◆ Requirement ◆
Reproduce word for word the lines of the rows from the one containing "Looking at the image, which of" through the last line of the rows, inclusive, and nothing else.

Stored data
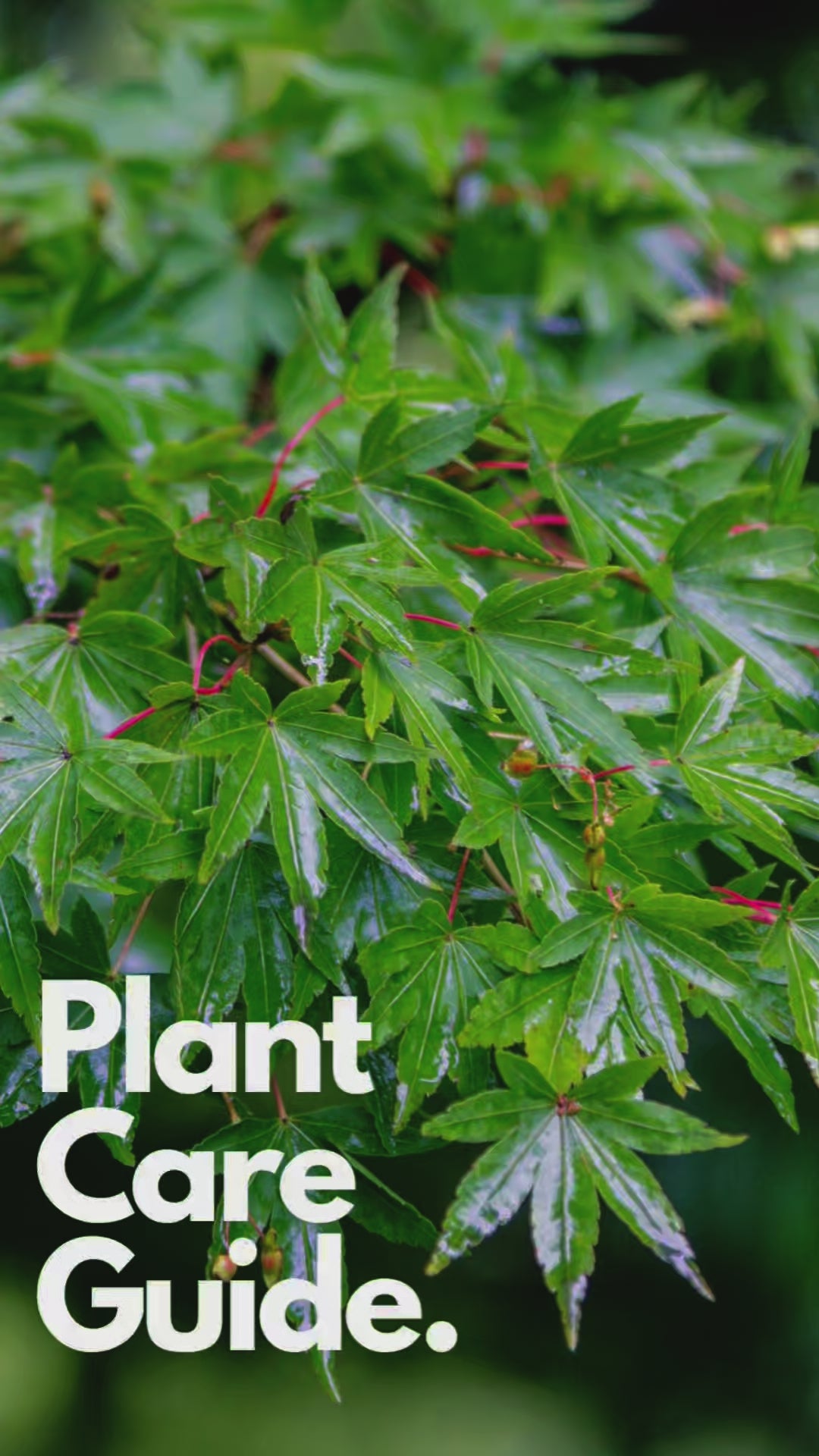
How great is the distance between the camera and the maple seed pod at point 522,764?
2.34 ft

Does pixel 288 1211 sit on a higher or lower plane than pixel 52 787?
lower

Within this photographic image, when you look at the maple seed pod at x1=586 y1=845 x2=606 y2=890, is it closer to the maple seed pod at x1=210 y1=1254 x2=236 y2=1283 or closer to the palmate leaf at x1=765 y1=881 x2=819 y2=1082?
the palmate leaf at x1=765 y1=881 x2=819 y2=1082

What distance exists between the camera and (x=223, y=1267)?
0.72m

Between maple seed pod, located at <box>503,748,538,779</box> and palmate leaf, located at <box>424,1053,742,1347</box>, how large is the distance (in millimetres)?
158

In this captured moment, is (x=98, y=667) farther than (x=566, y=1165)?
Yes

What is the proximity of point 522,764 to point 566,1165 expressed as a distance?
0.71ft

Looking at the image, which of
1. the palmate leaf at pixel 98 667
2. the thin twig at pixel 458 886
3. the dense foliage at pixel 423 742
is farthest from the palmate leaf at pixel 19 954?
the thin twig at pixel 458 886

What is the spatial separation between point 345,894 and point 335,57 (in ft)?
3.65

◆ Expected output ◆
Looking at the image, which of
1. the palmate leaf at pixel 98 667
2. the thin twig at pixel 458 886
3. the dense foliage at pixel 423 742
is farthest from the palmate leaf at pixel 19 954?
the thin twig at pixel 458 886

What is the spatial separation between point 345,894 and point 335,57 (in ft)?
3.65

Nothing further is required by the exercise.